Dataset rows:
┏━━

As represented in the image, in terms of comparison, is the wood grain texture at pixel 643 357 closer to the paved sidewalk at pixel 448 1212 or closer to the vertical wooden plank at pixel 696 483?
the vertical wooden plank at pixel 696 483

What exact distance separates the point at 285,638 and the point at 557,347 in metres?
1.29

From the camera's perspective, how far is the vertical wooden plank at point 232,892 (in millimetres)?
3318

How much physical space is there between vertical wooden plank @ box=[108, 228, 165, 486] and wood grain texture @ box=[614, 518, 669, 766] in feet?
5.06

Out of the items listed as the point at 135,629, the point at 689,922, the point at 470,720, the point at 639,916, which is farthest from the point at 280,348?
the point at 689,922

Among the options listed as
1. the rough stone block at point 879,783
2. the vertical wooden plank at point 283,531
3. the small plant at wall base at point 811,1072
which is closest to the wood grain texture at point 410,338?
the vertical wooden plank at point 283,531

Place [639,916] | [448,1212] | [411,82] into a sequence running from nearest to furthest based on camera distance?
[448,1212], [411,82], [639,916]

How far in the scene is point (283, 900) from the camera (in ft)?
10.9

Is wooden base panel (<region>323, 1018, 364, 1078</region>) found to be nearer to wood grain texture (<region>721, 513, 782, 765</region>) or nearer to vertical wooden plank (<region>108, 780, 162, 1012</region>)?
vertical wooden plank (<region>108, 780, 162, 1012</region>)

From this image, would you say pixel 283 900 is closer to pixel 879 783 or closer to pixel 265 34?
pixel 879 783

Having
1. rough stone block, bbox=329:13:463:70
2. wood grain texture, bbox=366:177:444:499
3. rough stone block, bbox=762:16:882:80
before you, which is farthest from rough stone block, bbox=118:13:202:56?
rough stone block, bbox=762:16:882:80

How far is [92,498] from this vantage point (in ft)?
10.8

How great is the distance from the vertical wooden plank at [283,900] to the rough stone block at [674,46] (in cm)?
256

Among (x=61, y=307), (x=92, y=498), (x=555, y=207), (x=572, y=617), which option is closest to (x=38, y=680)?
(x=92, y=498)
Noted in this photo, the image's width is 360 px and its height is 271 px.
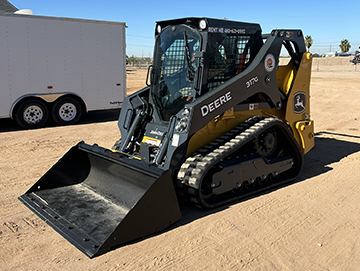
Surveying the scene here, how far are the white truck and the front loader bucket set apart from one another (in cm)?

┗━━

### TO BE DONE:
Swap every instance of "wood grain texture" in the material above for "wood grain pattern", keeping everything else the same. Leave the pictures out of your answer.

### CORRECT ANSWER:
As represented in the image, in terms of comparison, is the wood grain pattern at pixel 643 357 closer to the paved sidewalk at pixel 448 1212 or closer to the vertical wooden plank at pixel 696 483?
the vertical wooden plank at pixel 696 483

What exact distance separates the point at 285,638 and the point at 557,347 in metres?
1.29

From the camera's perspective, how far is the vertical wooden plank at point 232,892 (in millimetres)?
3318

How much physical space is there between vertical wooden plank @ box=[108, 228, 165, 486] and wood grain pattern @ box=[614, 518, 669, 766] in feet?
5.06

Out of the items listed as the point at 135,629, the point at 689,922, the point at 470,720, the point at 639,916, which is farthest from the point at 280,348?
the point at 689,922

Among the options listed as
1. the rough stone block at point 879,783
2. the vertical wooden plank at point 283,531
3. the small plant at wall base at point 811,1072
which is closest to the wood grain pattern at point 410,338?
the vertical wooden plank at point 283,531

Place [639,916] | [448,1212] | [411,82] into a sequence running from nearest to furthest based on camera distance?
[448,1212], [411,82], [639,916]

How far in the scene is point (283, 900) from the camera (in ft)?
10.9

Is wooden base panel (<region>323, 1018, 364, 1078</region>) found to be nearer to wood grain pattern (<region>721, 513, 782, 765</region>) or nearer to vertical wooden plank (<region>108, 780, 162, 1012</region>)?
vertical wooden plank (<region>108, 780, 162, 1012</region>)

From this image, would you say pixel 283 900 is closer to pixel 879 783 or closer to pixel 265 34?
pixel 879 783

Having
1. rough stone block, bbox=329:13:463:70
2. wood grain pattern, bbox=366:177:444:499
3. rough stone block, bbox=762:16:882:80
before you, which is farthest from rough stone block, bbox=118:13:202:56?
rough stone block, bbox=762:16:882:80

How far is [92,498] from this vantage point (in ft)?
10.8

How great is the distance from the vertical wooden plank at [283,900] to the rough stone block at [674,46] (in cm)?
256

Among (x=61, y=307), (x=92, y=498), (x=555, y=207), (x=572, y=617), which option is closest to (x=38, y=680)?
(x=92, y=498)
Noted in this photo, the image's width is 360 px and its height is 271 px.
Surveying the scene here, how far are the white truck and the front loader bucket set apart from one another (in cm)?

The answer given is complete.